The Ghana cedi has been crowned the best-performing currency in Africa for the first eight months of 2025, according to the World Bank’s October 2025 Africa Report.
The international financial institution revealed that the cedi outpaced all other African currencies, gaining 20% year-to-date, buoyed by tight fiscal and monetary policy, rising export revenues, and improved investor confidence.
This remarkable performance stands in sharp contrast to 2024 when the cedi depreciated by about 19% against the US dollar. The World Bank’s findings highlight Ghana’s significant progress in stabilizing its currency and economy despite global headwinds, inflationary pressures, and domestic fiscal constraints.
The cedi’s turnaround story is nothing short of remarkable. In 2024, Ghana’s economy faced multiple shocks, including high inflation, tight external financing conditions, and sluggish investor sentiment. However, through deliberate and coordinated efforts by the Bank of Ghana (BoG) and the government, the narrative has changed dramatically in 2025.
By implementing strict monetary policy measures and maintaining fiscal discipline under the International Monetary Fund (IMF) support programme, Ghana has restored a degree of stability to its financial system. The BoG’s focus on building foreign exchange buffers through initiatives like the Domestic Gold Purchase Programme and gold-for-oil policy has also boosted confidence in the cedi’s value.
According to the World Bank report, “Ghana’s currency appreciation is a reflection of improved market sentiment and effective policy coordination between fiscal and monetary authorities.”

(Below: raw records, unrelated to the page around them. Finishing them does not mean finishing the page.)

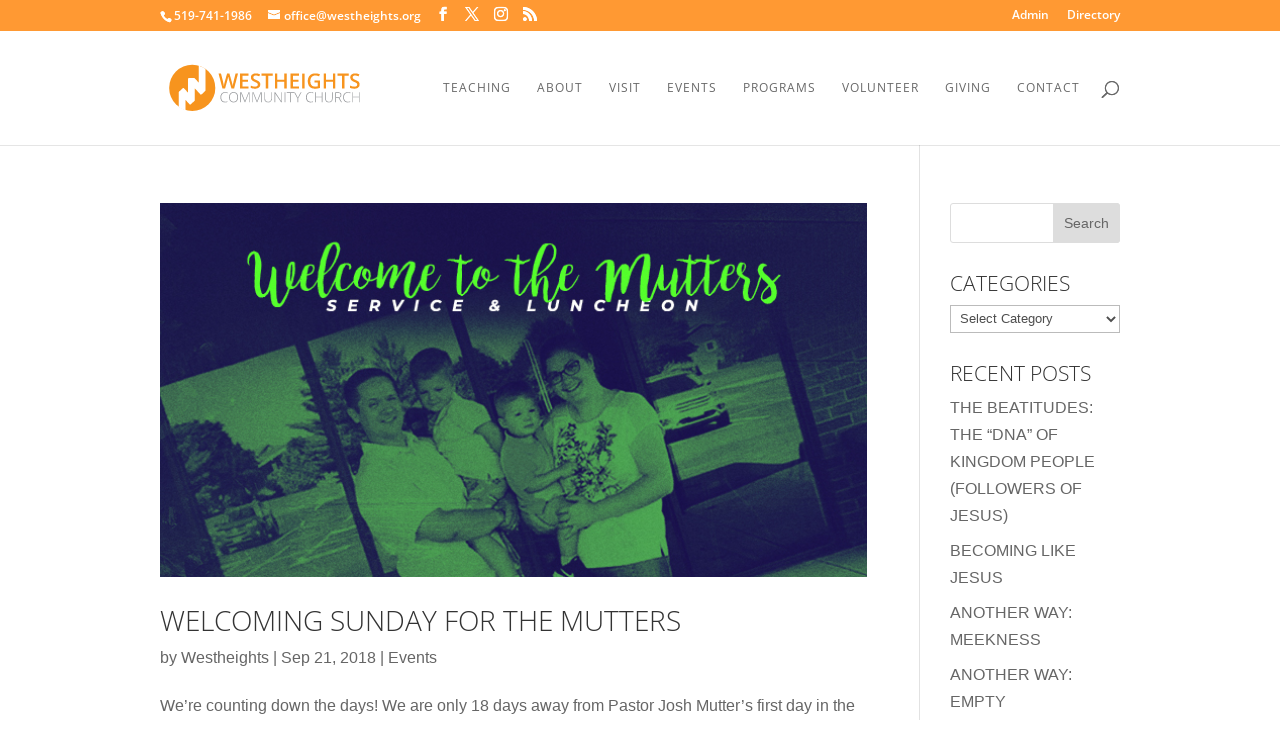

--- FILE ---
content_type: application/javascript; charset=utf-8
request_url: https://jsonip.com/?callback=e2_analytics_get_ip_callback_for_jsonip
body_size: -41
content:
e2_analytics_get_ip_callback_for_jsonip({"ip":"3.147.76.189"});

--- FILE ---
content_type: application/javascript
request_url: https://api.ipify.org/?format=jsonp&callback=e2_analytics_get_ip_callback_for_ipify
body_size: -25
content:
e2_analytics_get_ip_callback_for_ipify({"ip":"3.147.76.189"});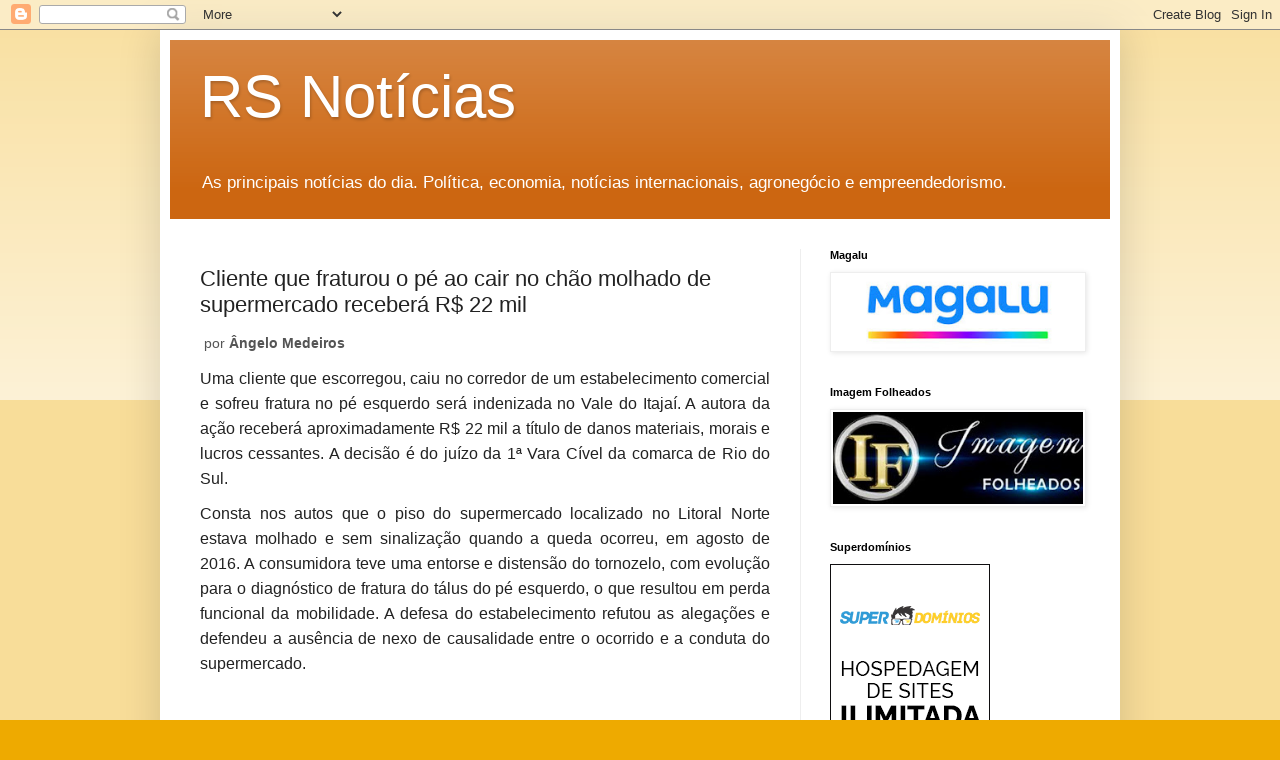

--- FILE ---
content_type: text/html; charset=utf-8
request_url: https://www.google.com/recaptcha/api2/aframe
body_size: 265
content:
<!DOCTYPE HTML><html><head><meta http-equiv="content-type" content="text/html; charset=UTF-8"></head><body><script nonce="K4Xh21C_3GZb7OhPjeXMdg">/** Anti-fraud and anti-abuse applications only. See google.com/recaptcha */ try{var clients={'sodar':'https://pagead2.googlesyndication.com/pagead/sodar?'};window.addEventListener("message",function(a){try{if(a.source===window.parent){var b=JSON.parse(a.data);var c=clients[b['id']];if(c){var d=document.createElement('img');d.src=c+b['params']+'&rc='+(localStorage.getItem("rc::a")?sessionStorage.getItem("rc::b"):"");window.document.body.appendChild(d);sessionStorage.setItem("rc::e",parseInt(sessionStorage.getItem("rc::e")||0)+1);localStorage.setItem("rc::h",'1768976892334');}}}catch(b){}});window.parent.postMessage("_grecaptcha_ready", "*");}catch(b){}</script></body></html>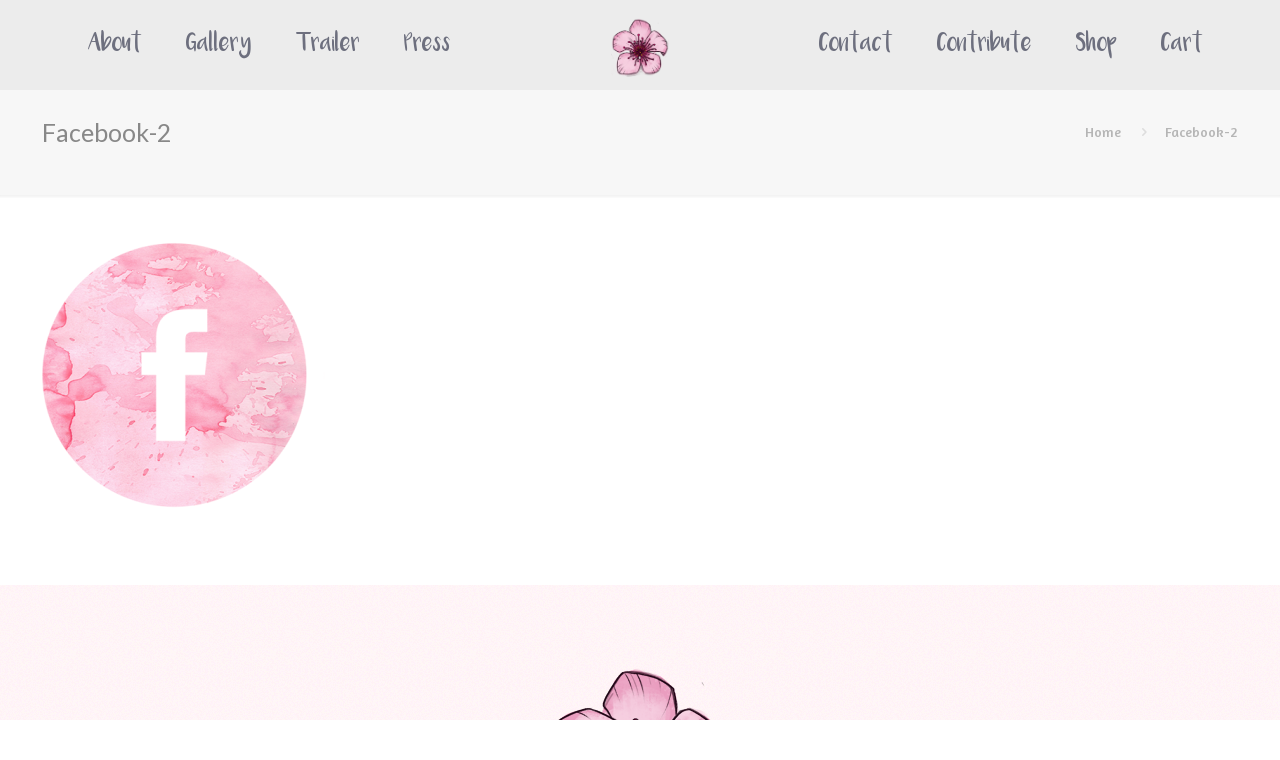

--- FILE ---
content_type: text/css
request_url: https://cbimfilm.ca/wp-content/themes/betheme-child/style.css?ver=1.0.0
body_size: 1028
content:
/*
 Theme Name:   Betheme Child
 Theme URI:    https://stepasyuk.org.ua
 Description:  Betheme Child Theme
 Author:       Andrii Stepasiuk
 Author URI:   https://stepasyuk.org.ua
 Template:     betheme
 Version:      1.0.0
 License:      GNU General Public License v2 or later
 License URI:  http://www.gnu.org/licenses/gpl-2.0.html
 Tags:         light, dark, two-columns, right-sidebar, responsive-layout, accessibility-ready
 Tex
*/

#Header #Top_bar .menu > li.current-menu-item > a, 
#Header #Top_bar .menu > li.current_page_item > a{
    color: #222;
}
#Header #Top_bar .menu > li.current-menu-item > a:after, 
#Header #Top_bar .menu > li.current_page_item > a:after, 
#Header #Top_bar .menu > li.current-menu-parent > a:after, 
#Header #Top_bar .menu > li.current-page-parent > a:after, 
#Header #Top_bar .menu > li.current-menu-ancestor > a:after, 
#Header #Top_bar .menu > li.current_page_ancestor > a:after, 
#Header #Top_bar .menu > li.hover > a:after{
    opacity: 0;
}
#Header_wrapper #Top_bar .menu > li > a.active{
    color: #fcbae4;
}
#Header_wrapper #Top_bar .menu > li > a.active:after{
    opacity: 1;
}

--- FILE ---
content_type: text/css
request_url: https://cbimfilm.ca/wp-content/themes/betheme-child/style.css?ver=21.1.1.1
body_size: 1028
content:
/*
 Theme Name:   Betheme Child
 Theme URI:    https://stepasyuk.org.ua
 Description:  Betheme Child Theme
 Author:       Andrii Stepasiuk
 Author URI:   https://stepasyuk.org.ua
 Template:     betheme
 Version:      1.0.0
 License:      GNU General Public License v2 or later
 License URI:  http://www.gnu.org/licenses/gpl-2.0.html
 Tags:         light, dark, two-columns, right-sidebar, responsive-layout, accessibility-ready
 Tex
*/

#Header #Top_bar .menu > li.current-menu-item > a, 
#Header #Top_bar .menu > li.current_page_item > a{
    color: #222;
}
#Header #Top_bar .menu > li.current-menu-item > a:after, 
#Header #Top_bar .menu > li.current_page_item > a:after, 
#Header #Top_bar .menu > li.current-menu-parent > a:after, 
#Header #Top_bar .menu > li.current-page-parent > a:after, 
#Header #Top_bar .menu > li.current-menu-ancestor > a:after, 
#Header #Top_bar .menu > li.current_page_ancestor > a:after, 
#Header #Top_bar .menu > li.hover > a:after{
    opacity: 0;
}
#Header_wrapper #Top_bar .menu > li > a.active{
    color: #fcbae4;
}
#Header_wrapper #Top_bar .menu > li > a.active:after{
    opacity: 1;
}

--- FILE ---
content_type: text/javascript
request_url: https://cbimfilm.ca/wp-content/themes/betheme-child/assets/js/scrollnav_menu.js?ver=1.0
body_size: 1537
content:
(function ($) {
    $(document).ready(function () {
        $('a[href*=#]').bind('click', function (e) {
//            e.preventDefault(); // prevent hard jump, the default behavior

            var target = $(this).attr("href"); // Set the target as variable

            // perform animated scrolling by getting top-position of target-element and set it as scroll target
            $('html, body').stop().animate({
                scrollTop: $(target).offset().top
            }, 600, function () {
                location.hash = target; //attach the hash (#jumptarget) to the pageurl
            });

            return false;
        });
    });

    $(window).scroll(function () {
        var scrollDistance = $(window).scrollTop();

        // Show/hide menu on scroll
        //if (scrollDistance >= 850) {
        //		$('nav').fadeIn("fast");
        //} else {
        //		$('nav').fadeOut("fast");
        //}

        // Assign active class to nav links while scolling
        $('.mcb-section').each(function (i) {
//            console.log($(this).position().top);
            if ( $(this).position().top <= ( scrollDistance + 200 ) ) {
                var wpc_menu_id = $(this).attr( 'id' );
                $( '#menu a.active' ).removeClass( 'active' );
                $( '#menu a[href$="'+wpc_menu_id+'"]' ).addClass( 'active' );
            }
        });
    }).scroll();

//var wpcUrl = 'http://cbimfilm.ca/';
//$('.top_bar_left a').on('click', function(e){
////    e.preventDefault();
//    var wpcResultUrl = wpcUrl + $(this).attr('href');
//    document.location.href = wpcResultUrl;
//});

})(jQuery);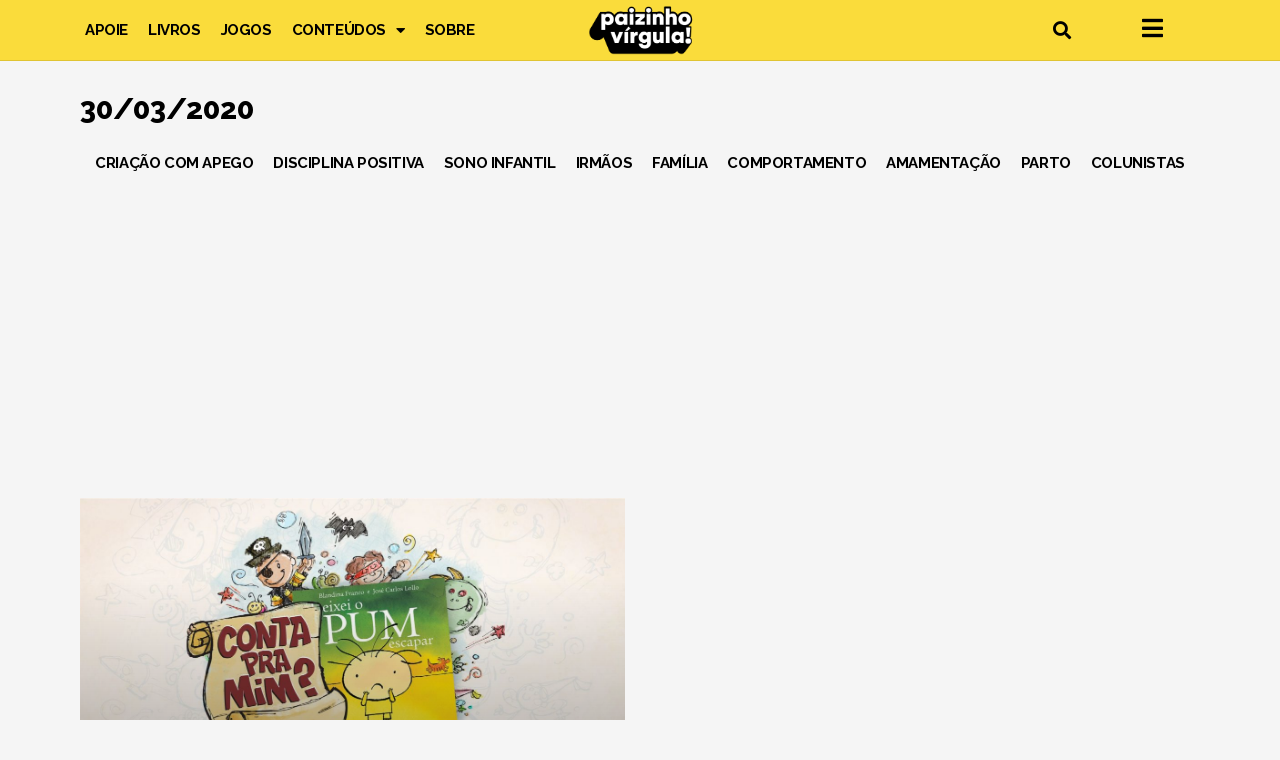

--- FILE ---
content_type: text/html; charset=utf-8
request_url: https://www.google.com/recaptcha/api2/aframe
body_size: 270
content:
<!DOCTYPE HTML><html><head><meta http-equiv="content-type" content="text/html; charset=UTF-8"></head><body><script nonce="mWXPxh74jP8WWis9SQWWZw">/** Anti-fraud and anti-abuse applications only. See google.com/recaptcha */ try{var clients={'sodar':'https://pagead2.googlesyndication.com/pagead/sodar?'};window.addEventListener("message",function(a){try{if(a.source===window.parent){var b=JSON.parse(a.data);var c=clients[b['id']];if(c){var d=document.createElement('img');d.src=c+b['params']+'&rc='+(localStorage.getItem("rc::a")?sessionStorage.getItem("rc::b"):"");window.document.body.appendChild(d);sessionStorage.setItem("rc::e",parseInt(sessionStorage.getItem("rc::e")||0)+1);localStorage.setItem("rc::h",'1768457174263');}}}catch(b){}});window.parent.postMessage("_grecaptcha_ready", "*");}catch(b){}</script></body></html>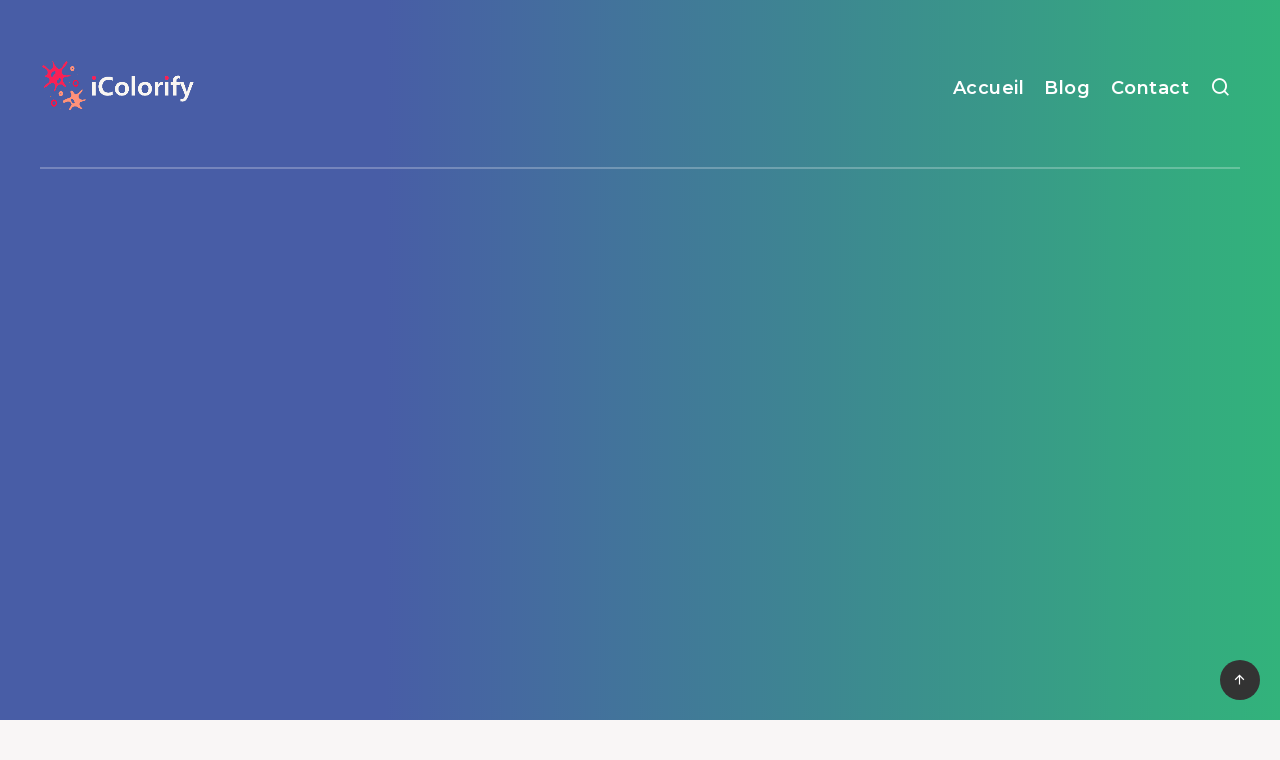

--- FILE ---
content_type: text/html; charset=utf-8
request_url: https://www.google.com/recaptcha/api2/aframe
body_size: 268
content:
<!DOCTYPE HTML><html><head><meta http-equiv="content-type" content="text/html; charset=UTF-8"></head><body><script nonce="6n1vPuIYzX4Lws0OPAM-Xg">/** Anti-fraud and anti-abuse applications only. See google.com/recaptcha */ try{var clients={'sodar':'https://pagead2.googlesyndication.com/pagead/sodar?'};window.addEventListener("message",function(a){try{if(a.source===window.parent){var b=JSON.parse(a.data);var c=clients[b['id']];if(c){var d=document.createElement('img');d.src=c+b['params']+'&rc='+(localStorage.getItem("rc::a")?sessionStorage.getItem("rc::b"):"");window.document.body.appendChild(d);sessionStorage.setItem("rc::e",parseInt(sessionStorage.getItem("rc::e")||0)+1);localStorage.setItem("rc::h",'1769024523367');}}}catch(b){}});window.parent.postMessage("_grecaptcha_ready", "*");}catch(b){}</script></body></html>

Policy Discipline and Investor Confidence Drive Gains
The cedi’s strength has been anchored on two main pillars: prudent fiscal management and monetary tightening. The Bank of Ghana maintained a tight monetary stance to curb inflation, while the government continued implementing structural reforms to reduce fiscal deficits.
In addition, rising export revenues from cocoa, gold, and crude oil — coupled with increased foreign investment inflows — helped improve Ghana’s balance of payments position. The World Bank noted that these factors combined to enhance the credibility of Ghana’s macroeconomic framework, creating a more favorable environment for the cedi.
Improved investor confidence has also played a crucial role. As Ghana’s economic outlook brightened, demand for cedi-denominated assets rose, particularly among foreign investors seeking higher yields in emerging markets. This demand further supported the local currency’s upward momentum during the early part of the year.
Cedi Outperforms African Peers
In comparison to other African currencies, the Ghana cedi’s performance has been exceptional. The Zambian kwacha ranked second with a 16% year-to-date appreciation, while other major African currencies, including the South African rand and Nigerian naira, struggled under pressure from weak commodity prices and inflation.
On the flip side, the South Sudanese pound and the Ethiopian birr were the weakest performers in 2025, recording year-to-date declines exceeding 10%. The divergence in performance across the continent underscores the importance of sound policy frameworks and structural reforms in achieving currency stability.
The World Bank emphasized that addressing barriers to structural transformation and maintaining prudent fiscal management will be key to sustaining the cedi’s gains and supporting broader economic resilience across Africa.
Short-Term Setbacks, Long-Term Potential
Despite its impressive performance in the first eight months, the cedi experienced some volatility between late July and September 2025, losing about 19% in value after recording a 40.5% appreciation earlier in July. This fluctuation, according to analysts, reflects short-term market corrections and profit-taking behavior among investors.
As of September 2025, the Bank of Ghana’s Summary of Economic and Financial Data indicated that the cedi was trading at GH¢12.15 to the US dollar on the interbank market, while retail market rates hovered around GH¢13.60 per dollar. Even with this depreciation, the cedi’s cumulative appreciation for the year remained among the best in Africa, demonstrating its relative strength and resilience.
Experts believe that the recent correction is temporary and that the fundamentals supporting the cedi remain strong. “The dip observed in late Q3 reflects short-term liquidity adjustments rather than structural weakness,” said one financial analyst in Accra.
In the intervening time, the World Bank and other international observers have urged Ghana to consolidate its gains by maintaining strict fiscal discipline, enhancing domestic revenue mobilization, and deepening structural reforms.
The Bank also stressed the importance of boosting productivity, diversifying exports, and reducing overreliance on commodity-driven revenues. These measures will not only support the cedi’s long-term stability but also foster sustainable economic growth and resilience against external shocks.
The Ghanaian government has already signaled its commitment to maintaining macroeconomic stability through continued collaboration with the IMF and the implementation of key economic recovery measures. The Bank of Ghana has also reiterated its determination to safeguard the local currency’s value through prudent reserve management and effective market interventions.
All in all, the Ghana cedi’s rise to become Africa’s best-performing currency in 2025 represents more than just a financial milestone — it symbolizes Ghana’s broader economic renewal and growing investor confidence.
From a period of steep depreciation in 2024 to remarkable appreciation in 2025, the cedi’s journey highlights the power of policy consistency, discipline, and innovation in economic management.